Partal ayrıca yaşadığı o olayı ve Şemdin Sakık'la arasında geçen diyalogu da anlattı. Partal; “O gün 3 saatlik yolu 6 saatte gittik. Şu an bize soruyorlar Şemdin Sakık orda mı değil mi diye. Ben söylüyorum. Benimle bire bir muhatap oldu. Geldi sigaramı aldı. Trabzon'u başkent yapacağız dedi. Ben katılıyorum 19 arkadaşımla da hem fikiriz. Hatta soruyoruz biz Şemdin Sakık'ın kucağına atan zihniyet suçsuz mu mahsum mu? Yani burada herkes kenara çekildi biz mi suçluyuz. Başbakandan talebimiz gaziliğimizin geri verilmesi. Ben iki yıl tedavi gördüm. Sağlığıma kavuştum. Sağlığına kavuşamayan arkadaşlarımız var. Sahip çıkılmasını istiyoruz" dedi.

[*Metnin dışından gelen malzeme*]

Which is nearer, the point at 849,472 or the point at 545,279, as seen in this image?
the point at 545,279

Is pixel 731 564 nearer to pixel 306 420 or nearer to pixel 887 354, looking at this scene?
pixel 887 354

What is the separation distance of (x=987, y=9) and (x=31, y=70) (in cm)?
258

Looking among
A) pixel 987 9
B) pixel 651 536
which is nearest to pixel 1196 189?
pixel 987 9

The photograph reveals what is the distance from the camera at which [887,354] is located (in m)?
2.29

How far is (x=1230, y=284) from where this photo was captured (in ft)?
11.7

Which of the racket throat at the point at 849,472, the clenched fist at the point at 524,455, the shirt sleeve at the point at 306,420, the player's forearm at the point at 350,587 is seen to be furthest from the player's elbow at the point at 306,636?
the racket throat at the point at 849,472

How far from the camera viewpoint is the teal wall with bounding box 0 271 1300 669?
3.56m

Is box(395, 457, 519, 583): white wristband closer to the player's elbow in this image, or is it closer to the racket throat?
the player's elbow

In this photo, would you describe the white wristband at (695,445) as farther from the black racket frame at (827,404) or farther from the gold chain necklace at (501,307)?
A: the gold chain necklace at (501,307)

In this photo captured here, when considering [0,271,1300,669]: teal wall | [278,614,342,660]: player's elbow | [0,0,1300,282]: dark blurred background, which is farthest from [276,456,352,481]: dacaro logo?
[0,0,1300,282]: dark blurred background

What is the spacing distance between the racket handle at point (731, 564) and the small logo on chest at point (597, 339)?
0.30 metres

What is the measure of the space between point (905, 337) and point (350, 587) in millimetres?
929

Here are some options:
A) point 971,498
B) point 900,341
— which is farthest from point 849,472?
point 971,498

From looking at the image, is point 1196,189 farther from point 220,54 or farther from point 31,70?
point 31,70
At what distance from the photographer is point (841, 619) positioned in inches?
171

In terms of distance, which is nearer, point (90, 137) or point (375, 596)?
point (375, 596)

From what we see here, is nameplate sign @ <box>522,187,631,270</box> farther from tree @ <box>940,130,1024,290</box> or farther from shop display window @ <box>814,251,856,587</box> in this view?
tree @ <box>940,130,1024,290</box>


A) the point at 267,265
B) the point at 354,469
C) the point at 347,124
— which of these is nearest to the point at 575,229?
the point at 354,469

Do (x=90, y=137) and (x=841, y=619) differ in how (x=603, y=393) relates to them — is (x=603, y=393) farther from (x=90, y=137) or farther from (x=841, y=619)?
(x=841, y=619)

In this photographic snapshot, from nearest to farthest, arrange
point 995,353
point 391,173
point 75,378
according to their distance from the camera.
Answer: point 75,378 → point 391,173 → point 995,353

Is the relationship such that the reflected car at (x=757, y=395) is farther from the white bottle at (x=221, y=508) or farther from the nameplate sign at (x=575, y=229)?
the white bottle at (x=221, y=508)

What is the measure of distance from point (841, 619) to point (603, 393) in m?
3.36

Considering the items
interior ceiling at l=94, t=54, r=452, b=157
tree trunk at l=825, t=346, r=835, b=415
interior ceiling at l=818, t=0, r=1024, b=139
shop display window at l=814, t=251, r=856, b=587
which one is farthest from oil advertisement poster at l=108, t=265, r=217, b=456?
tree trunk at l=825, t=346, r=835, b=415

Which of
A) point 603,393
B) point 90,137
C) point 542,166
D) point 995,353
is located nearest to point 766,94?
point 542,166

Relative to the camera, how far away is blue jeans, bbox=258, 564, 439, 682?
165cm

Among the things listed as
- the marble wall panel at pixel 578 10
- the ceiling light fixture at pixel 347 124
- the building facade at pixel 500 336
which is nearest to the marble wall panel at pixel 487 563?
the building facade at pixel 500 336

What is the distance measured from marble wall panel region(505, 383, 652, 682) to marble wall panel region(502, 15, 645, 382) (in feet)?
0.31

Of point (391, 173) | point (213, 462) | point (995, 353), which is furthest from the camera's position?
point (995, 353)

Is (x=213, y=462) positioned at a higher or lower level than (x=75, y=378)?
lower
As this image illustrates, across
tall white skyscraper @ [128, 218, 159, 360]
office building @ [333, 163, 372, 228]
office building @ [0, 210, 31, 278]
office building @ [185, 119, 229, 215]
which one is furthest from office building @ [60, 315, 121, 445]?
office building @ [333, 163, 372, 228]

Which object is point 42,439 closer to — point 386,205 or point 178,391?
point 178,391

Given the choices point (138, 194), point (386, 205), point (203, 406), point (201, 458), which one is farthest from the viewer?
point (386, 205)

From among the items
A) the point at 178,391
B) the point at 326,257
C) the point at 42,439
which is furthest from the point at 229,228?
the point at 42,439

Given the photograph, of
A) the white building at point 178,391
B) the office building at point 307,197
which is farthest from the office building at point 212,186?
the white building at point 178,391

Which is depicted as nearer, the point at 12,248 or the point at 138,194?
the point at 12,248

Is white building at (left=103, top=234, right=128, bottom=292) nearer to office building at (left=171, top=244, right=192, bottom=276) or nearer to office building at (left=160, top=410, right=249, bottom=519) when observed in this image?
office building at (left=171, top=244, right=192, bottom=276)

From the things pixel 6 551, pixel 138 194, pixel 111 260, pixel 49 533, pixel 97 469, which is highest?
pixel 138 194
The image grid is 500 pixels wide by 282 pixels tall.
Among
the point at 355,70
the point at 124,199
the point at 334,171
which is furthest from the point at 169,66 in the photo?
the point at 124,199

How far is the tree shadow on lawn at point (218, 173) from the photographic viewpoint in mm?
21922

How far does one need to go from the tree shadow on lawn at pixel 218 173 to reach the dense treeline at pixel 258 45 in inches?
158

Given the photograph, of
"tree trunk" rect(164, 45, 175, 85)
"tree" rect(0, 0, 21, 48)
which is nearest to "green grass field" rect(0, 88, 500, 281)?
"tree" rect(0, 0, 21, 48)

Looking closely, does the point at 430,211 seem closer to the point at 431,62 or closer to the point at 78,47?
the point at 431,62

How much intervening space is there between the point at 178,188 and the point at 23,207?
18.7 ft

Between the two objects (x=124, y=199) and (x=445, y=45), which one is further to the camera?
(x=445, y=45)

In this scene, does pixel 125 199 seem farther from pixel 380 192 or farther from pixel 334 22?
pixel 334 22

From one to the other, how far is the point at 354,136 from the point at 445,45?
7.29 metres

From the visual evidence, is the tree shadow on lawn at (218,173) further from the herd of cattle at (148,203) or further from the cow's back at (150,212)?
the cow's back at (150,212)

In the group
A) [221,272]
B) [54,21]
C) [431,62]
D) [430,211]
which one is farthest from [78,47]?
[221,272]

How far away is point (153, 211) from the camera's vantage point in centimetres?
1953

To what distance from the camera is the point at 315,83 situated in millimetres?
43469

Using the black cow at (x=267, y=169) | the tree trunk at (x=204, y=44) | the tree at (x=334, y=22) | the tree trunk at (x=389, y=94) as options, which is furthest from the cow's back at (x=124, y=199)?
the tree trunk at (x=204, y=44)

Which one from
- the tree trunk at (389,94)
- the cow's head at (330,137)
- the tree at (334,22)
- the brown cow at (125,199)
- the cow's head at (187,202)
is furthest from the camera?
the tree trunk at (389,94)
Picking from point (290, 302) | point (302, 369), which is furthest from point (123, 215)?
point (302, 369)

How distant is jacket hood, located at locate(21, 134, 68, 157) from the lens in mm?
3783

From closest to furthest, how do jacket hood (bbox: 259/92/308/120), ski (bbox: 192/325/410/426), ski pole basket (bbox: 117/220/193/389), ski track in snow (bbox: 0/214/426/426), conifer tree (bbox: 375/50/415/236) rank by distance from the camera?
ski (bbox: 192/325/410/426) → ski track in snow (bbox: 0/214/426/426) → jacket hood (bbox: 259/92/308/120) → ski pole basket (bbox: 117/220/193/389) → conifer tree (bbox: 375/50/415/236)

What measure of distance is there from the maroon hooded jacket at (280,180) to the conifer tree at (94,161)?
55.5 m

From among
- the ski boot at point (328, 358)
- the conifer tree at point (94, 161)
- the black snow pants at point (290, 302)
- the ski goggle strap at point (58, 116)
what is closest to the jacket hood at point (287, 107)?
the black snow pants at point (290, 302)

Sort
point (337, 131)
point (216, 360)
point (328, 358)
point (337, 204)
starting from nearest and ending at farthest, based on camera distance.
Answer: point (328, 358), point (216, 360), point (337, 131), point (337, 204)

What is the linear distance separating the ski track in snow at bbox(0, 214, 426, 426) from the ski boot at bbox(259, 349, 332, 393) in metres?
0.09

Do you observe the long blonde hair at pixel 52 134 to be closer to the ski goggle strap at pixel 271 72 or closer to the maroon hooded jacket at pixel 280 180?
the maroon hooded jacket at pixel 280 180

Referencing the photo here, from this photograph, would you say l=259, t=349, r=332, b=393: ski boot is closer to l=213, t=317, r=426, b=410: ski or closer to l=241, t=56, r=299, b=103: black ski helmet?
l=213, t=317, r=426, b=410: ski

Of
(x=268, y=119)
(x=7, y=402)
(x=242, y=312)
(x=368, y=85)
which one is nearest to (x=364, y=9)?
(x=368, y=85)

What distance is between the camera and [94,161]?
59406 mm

Bir habercinin “bizi kucaklarına attılar dediniz. Sizi onların kucağına atan kimdi?" sorusuna Partal; “kim olduğu belli. Bir yapılanma var. Komutanın bir tanesini televizyonda dinledim biz güya korumamız varmış, onda PKK alıp bizi dağa çıkmış. Hayır efendim biz 3 saatlik yolu 6 saatte gittik. Akşam 6'da pusuya düştük. 9'da bizi köye götürdüler. Oturduk konuştuk. Oradan da dağa götürdüler bizi. İki gruba ayırdılar. Ondan sonra benim de içinde olduğum grubu kurşuna dizdiler. Bizim olay tespit tutanaklarımızın kaybolduğu söyleniyor. Hayır kaybolmadı. İsteyen varsa gelsin bende var. Veririm. Böyle bir zihniyet yok. Bizi attılar ellerine işkence gördük. Bizi onların ellerine atan zihniyetin vicdanı hiç sızlamadı mı" diye konuştu. Partal yaptığı açıklamanın ardından korumalarla birlikte Dolmabahçe'deki Başbakanlık Çalışma Ofisi'ne girdi.